I consistently got the message that I couldn’t know what it was like, that I couldn’t experience racism, etc. They had power in my world and my parents raised me to retreat from conflict so I accepted being silenced.

As I’ve learned not simply to hide and suppress vulnerability, I no longer simply hide that as a white boy I experienced racism coming from blacks to the point of fearing for my life, then as an adult coming from liberals and progressives.

One lesson I take from the Jackie Robinson museum is to reinforce not accepting victimhood from racists. Racists don’t think they’re making the world worse; they think they’re helping the group their in. Being black, liberal, or progressive, or calling oneself antiracist doesn’t change that pattern.


The overview of his Wikipedia page:

Jack Roosevelt Robinson (January 31, 1919 – October 24, 1972) was an American professional baseball player who was the first African American to play in Major League Baseball (MLB) in the modern era. Robinson broke the color line when he started at first base for the Brooklyn Dodgers on April 15, 1947. The Dodgers signing Robinson heralded the end of racial segregation in professional baseball, which had relegated black players to the Negro leagues since the 1880s.

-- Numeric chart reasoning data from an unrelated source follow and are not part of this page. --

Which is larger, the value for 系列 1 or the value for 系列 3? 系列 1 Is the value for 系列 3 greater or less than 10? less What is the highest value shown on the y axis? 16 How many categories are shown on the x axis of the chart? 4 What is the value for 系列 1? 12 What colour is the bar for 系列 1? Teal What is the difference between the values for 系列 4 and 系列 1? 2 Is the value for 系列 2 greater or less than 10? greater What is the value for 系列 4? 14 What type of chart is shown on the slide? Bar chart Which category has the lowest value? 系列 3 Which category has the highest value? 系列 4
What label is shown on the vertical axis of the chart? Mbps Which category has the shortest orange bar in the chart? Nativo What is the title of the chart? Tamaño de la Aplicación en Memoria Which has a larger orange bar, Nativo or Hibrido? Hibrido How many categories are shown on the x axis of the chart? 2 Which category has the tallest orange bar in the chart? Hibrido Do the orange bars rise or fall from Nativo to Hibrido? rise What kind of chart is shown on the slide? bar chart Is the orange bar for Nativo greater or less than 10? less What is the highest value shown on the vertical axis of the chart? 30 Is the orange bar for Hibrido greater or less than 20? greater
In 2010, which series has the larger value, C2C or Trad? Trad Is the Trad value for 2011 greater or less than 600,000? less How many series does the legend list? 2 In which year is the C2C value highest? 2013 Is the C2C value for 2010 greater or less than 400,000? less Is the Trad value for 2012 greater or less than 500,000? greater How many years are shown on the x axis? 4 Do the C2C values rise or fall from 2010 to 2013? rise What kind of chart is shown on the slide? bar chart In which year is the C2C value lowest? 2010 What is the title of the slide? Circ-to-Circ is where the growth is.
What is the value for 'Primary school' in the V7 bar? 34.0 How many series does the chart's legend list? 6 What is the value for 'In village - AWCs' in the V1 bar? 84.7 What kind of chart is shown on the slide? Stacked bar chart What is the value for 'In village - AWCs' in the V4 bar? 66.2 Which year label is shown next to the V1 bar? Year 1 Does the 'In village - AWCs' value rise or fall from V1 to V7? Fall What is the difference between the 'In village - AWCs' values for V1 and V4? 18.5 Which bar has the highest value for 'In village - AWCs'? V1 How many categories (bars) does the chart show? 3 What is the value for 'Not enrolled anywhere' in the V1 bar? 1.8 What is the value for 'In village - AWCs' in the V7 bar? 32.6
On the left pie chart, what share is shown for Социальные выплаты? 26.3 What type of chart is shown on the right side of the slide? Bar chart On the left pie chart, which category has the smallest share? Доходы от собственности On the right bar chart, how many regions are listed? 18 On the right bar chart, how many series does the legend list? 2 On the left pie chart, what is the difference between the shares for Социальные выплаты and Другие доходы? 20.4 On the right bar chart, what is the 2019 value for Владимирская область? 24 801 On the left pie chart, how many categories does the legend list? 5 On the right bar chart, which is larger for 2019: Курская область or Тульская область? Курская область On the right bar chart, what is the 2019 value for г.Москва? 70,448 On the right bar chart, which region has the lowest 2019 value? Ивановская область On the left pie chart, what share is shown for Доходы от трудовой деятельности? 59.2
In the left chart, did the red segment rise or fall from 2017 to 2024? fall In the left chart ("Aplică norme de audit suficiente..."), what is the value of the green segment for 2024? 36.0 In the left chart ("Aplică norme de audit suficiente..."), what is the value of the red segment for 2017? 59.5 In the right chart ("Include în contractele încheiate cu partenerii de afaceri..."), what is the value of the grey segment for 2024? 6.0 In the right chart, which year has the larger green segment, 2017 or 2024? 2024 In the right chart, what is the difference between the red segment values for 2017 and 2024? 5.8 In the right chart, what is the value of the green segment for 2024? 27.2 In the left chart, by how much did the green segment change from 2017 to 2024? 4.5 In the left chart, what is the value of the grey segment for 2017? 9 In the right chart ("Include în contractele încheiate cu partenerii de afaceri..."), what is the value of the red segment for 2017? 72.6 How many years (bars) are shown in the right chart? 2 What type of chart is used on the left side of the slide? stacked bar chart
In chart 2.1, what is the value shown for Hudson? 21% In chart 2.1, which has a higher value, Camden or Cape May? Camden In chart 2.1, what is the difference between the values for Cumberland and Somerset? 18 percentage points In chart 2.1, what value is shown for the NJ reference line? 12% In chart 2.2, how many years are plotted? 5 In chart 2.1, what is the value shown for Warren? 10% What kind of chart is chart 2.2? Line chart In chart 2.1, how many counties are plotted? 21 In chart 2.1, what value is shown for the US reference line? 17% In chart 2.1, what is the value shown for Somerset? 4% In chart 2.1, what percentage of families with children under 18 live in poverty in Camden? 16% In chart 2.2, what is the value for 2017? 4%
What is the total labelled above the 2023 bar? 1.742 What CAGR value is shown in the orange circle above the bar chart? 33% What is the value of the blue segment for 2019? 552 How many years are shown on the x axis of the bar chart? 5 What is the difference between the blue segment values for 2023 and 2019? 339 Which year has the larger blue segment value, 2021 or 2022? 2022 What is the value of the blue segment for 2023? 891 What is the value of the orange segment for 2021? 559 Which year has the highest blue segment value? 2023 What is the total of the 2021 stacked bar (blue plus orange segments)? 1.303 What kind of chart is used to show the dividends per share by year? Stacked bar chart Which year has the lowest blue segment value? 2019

Born in Cairo, Georgia, Robinson was raised in Pasadena, California. A four-sport student athlete at Pasadena Junior College and the University of California, Los Angeles, he was better known for football than he was for baseball, becoming a star with the UCLA Bruins football team. Following his college career, Robinson was drafted for service during World War II, but was court-martialed for refusing to sit at the back of a segregated Army bus, eventually being honorably discharged. Afterwards, he signed with the Kansas City Monarchs of the Negro leagues, where he caught the eye of Branch Rickey, general manager of the Brooklyn Dodgers, who thought he would be the perfect candidate for breaking the MLB color line.

During his 10-year MLB career, Robinson won the inaugural Rookie of the Year Award in 1947, was an All-Star for six consecutive seasons from 1949 through 1954, and won the National League (NL) Most Valuable Player Award in 1949—the first Black player so honored. Robinson played in six World Series and contributed to the Dodgers’ 1955 World Series championship. He was inducted into the Baseball Hall of Fame in 1962 in his first year of eligibility.

Robinson’s character, his use of nonviolence, and his talent challenged the traditional basis of segregation that had then marked many other aspects of American life. He influenced the culture of and contributed significantly to the civil rights movement. Robinson also was the first Black television analyst in MLB and the first Black vice president of a major American corporation, Chock full o’Nuts. In the 1960s, he helped establish the Freedom National Bank, a Black American-owned financial institution based in Harlem, New York. After his death in 1972, Robinson was posthumously awarded the Congressional Gold Medal and Presidential Medal of Freedom in recognition of his achievements on and off the field. In 1997, MLB retired his uniform number, 42, across all Major League teams; he was the first professional athlete in any sport to be so honored. MLB also adopted a new annual tradition, “Jackie Robinson Day“, for the first time on April 15, 2004, on which every player on every team wears the number 42.